Le scenografie sono curate nei minimi dettagli così come sorprendente è la scelta dei costumi, dei colori e della musica.
La narrazione parte dalla prima infanzia di una bambina prodigio che, nell’istituto a cui è stata affidata, familiarizza con il gioco di strategia grazie ad un vecchio e taciturno custode. Come tutte le menti eccelse manifesta disagio per la realtà circostante sviluppando una sorta di escapismo nelle 64 caselle. “
Perché lì la realtà può essere prevedibile, puoi dominarla”. Disagio che si manifesta però, come spesso accade, con tendenze autolesioniste e autodistruttive, sviluppando dipendenza da farmaci e alcool.
Il titolo originale si traduce letteralmente con “
Gambetto di donna” che è l’apertura con cui si dà spazio alla regina e si imposta così un gioco sfrontato e aggressivo. Per quanto la donna fosse relegata a ruoli marginali nella società del tempo e il gioco fosse feudo del mondo maschile, la serie non ha eccessive pretese femministe e propagandiste.

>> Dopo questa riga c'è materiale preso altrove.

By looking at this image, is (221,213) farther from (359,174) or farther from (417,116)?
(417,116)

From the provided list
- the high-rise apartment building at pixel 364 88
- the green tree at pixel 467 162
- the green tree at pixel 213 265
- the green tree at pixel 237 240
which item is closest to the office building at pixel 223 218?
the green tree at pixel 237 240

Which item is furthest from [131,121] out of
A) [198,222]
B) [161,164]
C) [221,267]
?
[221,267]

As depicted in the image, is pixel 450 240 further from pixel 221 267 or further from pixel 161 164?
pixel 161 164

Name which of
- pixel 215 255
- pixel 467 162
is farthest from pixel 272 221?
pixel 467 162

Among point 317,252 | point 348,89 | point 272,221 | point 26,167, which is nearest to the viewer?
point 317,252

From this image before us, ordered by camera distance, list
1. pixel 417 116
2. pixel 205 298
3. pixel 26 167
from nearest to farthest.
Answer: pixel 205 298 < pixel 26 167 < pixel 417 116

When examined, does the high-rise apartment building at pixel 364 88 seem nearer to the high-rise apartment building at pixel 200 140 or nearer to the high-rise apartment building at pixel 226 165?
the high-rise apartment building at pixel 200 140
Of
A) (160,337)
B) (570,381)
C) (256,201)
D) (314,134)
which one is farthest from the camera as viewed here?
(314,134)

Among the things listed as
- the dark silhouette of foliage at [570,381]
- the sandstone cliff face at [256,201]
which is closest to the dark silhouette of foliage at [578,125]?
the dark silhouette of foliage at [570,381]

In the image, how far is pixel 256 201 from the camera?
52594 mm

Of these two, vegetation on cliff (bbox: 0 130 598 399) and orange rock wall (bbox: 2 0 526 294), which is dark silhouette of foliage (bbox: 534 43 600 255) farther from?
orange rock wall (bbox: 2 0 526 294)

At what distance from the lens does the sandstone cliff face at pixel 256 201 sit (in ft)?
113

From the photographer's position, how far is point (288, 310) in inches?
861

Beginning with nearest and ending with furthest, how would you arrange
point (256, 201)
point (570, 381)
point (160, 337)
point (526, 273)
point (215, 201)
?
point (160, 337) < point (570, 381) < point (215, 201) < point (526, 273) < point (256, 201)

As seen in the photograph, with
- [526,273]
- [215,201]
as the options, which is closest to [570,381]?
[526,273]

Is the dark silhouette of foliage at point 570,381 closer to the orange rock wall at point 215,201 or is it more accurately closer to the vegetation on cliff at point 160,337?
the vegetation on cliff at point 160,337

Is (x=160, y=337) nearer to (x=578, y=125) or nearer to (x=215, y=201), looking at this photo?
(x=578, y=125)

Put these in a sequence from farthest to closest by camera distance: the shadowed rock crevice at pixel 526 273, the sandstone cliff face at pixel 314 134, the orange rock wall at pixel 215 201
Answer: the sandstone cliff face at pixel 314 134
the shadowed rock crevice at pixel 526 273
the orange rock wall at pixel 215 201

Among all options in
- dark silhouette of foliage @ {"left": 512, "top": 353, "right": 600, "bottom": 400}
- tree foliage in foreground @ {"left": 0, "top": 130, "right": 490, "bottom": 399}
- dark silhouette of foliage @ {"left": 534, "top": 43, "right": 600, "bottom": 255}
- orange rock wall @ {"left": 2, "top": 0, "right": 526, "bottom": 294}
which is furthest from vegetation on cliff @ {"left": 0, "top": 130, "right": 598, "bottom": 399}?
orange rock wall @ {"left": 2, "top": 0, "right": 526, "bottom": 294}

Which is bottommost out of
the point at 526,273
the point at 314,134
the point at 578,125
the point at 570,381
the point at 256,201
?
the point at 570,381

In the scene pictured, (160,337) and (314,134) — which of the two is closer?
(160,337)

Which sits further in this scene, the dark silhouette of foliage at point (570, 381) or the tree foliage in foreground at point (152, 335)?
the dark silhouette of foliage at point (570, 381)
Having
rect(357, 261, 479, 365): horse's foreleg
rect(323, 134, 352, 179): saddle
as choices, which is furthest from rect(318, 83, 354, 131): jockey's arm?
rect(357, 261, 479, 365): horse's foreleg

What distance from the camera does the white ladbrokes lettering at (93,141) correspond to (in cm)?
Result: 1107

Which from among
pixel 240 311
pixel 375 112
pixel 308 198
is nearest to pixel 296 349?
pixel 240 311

Non è nemmeno la solitudine e la dipendenza l’argomento principe, non è quello il messaggio che vuole trasmettere il romanzo da cui la serie è tratta. Così come non è il reale fulcro la finale mozzafiato contro il temutissimo player russo.
“La Regina degli Scacchi” narra della partita contro la vita, quella che è necessario vincere per riemergere da una condizione di disagio. Descrive la difficoltà che deve affrontare ogni individuo che si trova in un baratro, per ascendere e normalizzarsi. Difficoltà scaturita dal fatto che nella maggior parte dei casi è proprio l’individuo a remare contro se stesso. Beth Harmon non gioca contro il proprio avversario, ella gioca
con il proprio avversario ma contro se stessa. È quella la sua sfida finale. Il premio, la posta in palio, è l’equilibrio e pertanto la sopravvivenza. Vinta l’ultima partita subentra l’armonia dovuta al fatto di non avere più alcun opponente. La scacchiera dunque come elemento di congiunzione e non di separazione, come mezzo per raggiungere uno status trascendentale e non solo il plauso del pubblico. Nel gioco, così come la vita, disciplina, tecnica, attitudine, visione di gioco, sono qualità indispensabili. Ma ciò che determina il successo o la sconfitta è l’istinto, l’adattarsi, l’evolversi grazie alla capacità di saper osservare i fenomeni da diverse prospettive per evitare le scelte sbagliate. (Rivisitazione di un insegnamento di vita impartitomi da
@ariace persona che stimo molto)
Ps piccolo appunto: la Beth Harmon (interpretata da Anya Josephine Marie Taylor-Joy) che abbiamo già visto in “Peaky Blinders”, è dotata di una bellezza fuori dai canoni ordinari, è “particolare”. È un po’ nerd, ha un’espressione meditativa e assorta, indossa eleganti outfit anni ‘50, è appassionata di giochi di ruolo, ha un bel culo, tette giuste, curiosità saffiche ed è anche rossa. In pratica incarna l’ideale di donna per la quale
@Matbeo non si accontenterebbe di sganciare cifre folli. Per una così farebbe quanto di più ardito: la trascinerebbe all’altare. Poi magari mi sbaglio...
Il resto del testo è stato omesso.